+++ PROVIDED DATA +++

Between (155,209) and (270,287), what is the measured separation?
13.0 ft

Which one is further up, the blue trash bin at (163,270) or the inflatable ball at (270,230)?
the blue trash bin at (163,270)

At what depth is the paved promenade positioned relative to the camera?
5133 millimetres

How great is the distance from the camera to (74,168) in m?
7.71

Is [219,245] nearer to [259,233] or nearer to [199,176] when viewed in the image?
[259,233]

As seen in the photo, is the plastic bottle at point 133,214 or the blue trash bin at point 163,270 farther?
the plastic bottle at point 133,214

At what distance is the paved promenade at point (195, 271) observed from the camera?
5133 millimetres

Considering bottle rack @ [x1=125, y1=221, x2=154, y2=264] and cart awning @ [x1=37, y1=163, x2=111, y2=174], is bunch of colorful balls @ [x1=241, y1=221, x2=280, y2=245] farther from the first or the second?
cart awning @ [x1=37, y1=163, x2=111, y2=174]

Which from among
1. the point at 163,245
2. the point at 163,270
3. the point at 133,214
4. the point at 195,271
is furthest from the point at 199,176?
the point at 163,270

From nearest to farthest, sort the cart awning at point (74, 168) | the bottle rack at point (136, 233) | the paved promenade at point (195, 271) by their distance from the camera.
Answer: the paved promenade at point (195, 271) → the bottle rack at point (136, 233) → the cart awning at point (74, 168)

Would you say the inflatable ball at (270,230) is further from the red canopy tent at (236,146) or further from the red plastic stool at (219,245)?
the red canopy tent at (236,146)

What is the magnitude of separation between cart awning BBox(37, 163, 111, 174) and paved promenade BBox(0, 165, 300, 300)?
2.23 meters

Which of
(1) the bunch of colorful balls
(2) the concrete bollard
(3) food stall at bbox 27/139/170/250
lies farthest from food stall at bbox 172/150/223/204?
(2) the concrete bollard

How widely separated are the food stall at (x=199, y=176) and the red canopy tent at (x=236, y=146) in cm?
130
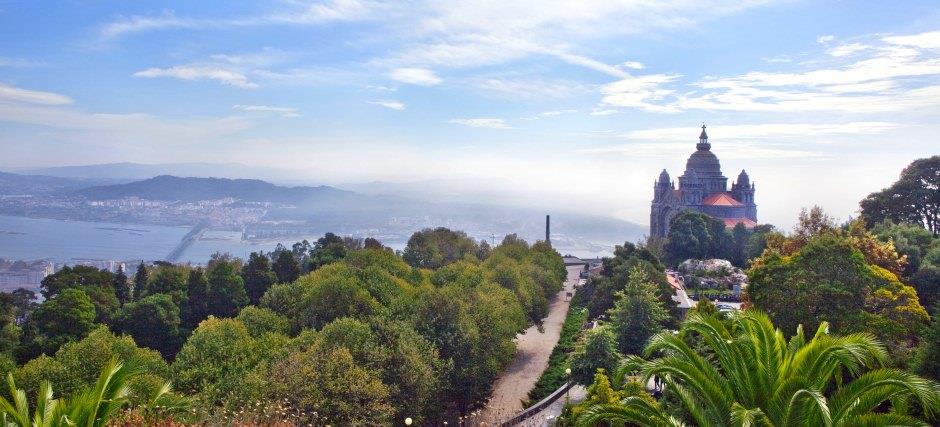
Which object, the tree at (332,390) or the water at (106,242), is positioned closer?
the tree at (332,390)

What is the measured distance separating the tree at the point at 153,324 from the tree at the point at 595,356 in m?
20.8

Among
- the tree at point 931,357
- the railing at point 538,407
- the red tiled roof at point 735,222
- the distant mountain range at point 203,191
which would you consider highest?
the distant mountain range at point 203,191

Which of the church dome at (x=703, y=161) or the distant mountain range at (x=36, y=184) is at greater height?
the church dome at (x=703, y=161)

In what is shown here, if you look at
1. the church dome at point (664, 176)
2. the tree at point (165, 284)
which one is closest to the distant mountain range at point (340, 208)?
the church dome at point (664, 176)

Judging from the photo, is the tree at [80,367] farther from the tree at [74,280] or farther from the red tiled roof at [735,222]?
the red tiled roof at [735,222]

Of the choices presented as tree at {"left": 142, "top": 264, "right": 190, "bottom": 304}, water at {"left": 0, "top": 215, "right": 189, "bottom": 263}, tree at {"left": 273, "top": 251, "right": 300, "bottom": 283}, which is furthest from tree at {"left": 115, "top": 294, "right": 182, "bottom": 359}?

+++

WHAT YOU HAVE TO DO:
Starting at the line containing "In what is shown here, if you look at" and ending at the end of the material, write those lines out again with "distant mountain range" swapped for "far mountain ridge" and nothing else changed.

RESULT OF THE EXERCISE:
In what is shown here, if you look at
1. the church dome at point (664, 176)
2. the tree at point (165, 284)
which one is closest to the far mountain ridge at point (340, 208)?
the church dome at point (664, 176)

Judging from the photo, is the tree at [80,367] farther from the tree at [74,280] or farther from the red tiled roof at [735,222]?
the red tiled roof at [735,222]

Of the choices presented as tree at {"left": 142, "top": 264, "right": 190, "bottom": 304}, water at {"left": 0, "top": 215, "right": 189, "bottom": 263}, tree at {"left": 273, "top": 251, "right": 300, "bottom": 283}, which is furthest from tree at {"left": 115, "top": 294, "right": 182, "bottom": 359}?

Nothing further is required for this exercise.